-- Written instruction --
In the material below, copy out word for word the part that opens with the line containing "As this scene" and closes with the line containing "Answer: empty room", including both of those lines.

-- Input data --
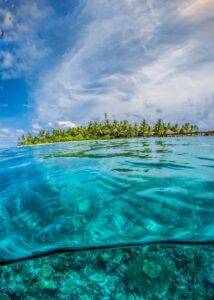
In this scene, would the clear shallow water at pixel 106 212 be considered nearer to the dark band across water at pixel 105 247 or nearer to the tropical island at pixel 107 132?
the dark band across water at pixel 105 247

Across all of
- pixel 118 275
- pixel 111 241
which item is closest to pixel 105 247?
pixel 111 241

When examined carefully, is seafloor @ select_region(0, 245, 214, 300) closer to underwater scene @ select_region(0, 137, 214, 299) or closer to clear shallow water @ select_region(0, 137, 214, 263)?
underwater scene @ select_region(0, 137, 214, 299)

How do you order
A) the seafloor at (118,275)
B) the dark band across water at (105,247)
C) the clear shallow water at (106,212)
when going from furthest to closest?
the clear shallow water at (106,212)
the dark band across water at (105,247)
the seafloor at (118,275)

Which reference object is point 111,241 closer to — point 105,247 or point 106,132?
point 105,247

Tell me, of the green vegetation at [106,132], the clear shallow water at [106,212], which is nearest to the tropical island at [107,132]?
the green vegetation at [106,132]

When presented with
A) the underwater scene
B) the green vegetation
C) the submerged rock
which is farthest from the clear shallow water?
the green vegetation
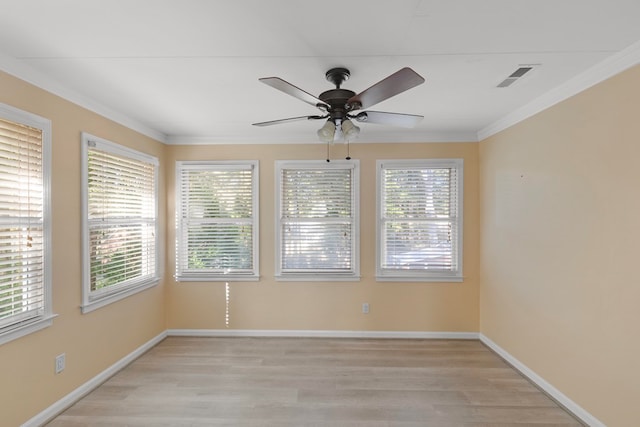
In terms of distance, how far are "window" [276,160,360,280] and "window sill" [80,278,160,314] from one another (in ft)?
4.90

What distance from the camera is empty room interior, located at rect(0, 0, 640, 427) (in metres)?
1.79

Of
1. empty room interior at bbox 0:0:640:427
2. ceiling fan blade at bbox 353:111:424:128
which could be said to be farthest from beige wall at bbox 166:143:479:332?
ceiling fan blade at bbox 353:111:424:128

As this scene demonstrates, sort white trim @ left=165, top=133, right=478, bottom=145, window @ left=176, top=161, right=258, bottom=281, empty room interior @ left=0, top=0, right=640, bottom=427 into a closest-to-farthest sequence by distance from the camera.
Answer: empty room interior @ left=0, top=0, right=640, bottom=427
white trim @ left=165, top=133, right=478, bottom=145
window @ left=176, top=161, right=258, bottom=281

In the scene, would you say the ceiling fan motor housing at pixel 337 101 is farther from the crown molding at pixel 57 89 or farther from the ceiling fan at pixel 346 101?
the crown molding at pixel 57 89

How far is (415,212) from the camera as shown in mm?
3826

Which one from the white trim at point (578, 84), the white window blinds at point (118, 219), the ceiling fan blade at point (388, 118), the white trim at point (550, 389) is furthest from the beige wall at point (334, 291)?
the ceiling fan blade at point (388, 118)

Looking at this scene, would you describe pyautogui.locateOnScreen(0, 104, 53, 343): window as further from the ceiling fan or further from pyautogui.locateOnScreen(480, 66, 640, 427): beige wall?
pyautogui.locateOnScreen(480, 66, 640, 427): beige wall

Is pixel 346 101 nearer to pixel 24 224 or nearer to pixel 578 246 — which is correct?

-- Output for this task --
As this scene demonstrates, sort white trim @ left=165, top=133, right=478, bottom=145, window @ left=176, top=161, right=258, bottom=281, empty room interior @ left=0, top=0, right=640, bottom=427 into a closest-to-farthest sequence by distance from the camera.
Answer: empty room interior @ left=0, top=0, right=640, bottom=427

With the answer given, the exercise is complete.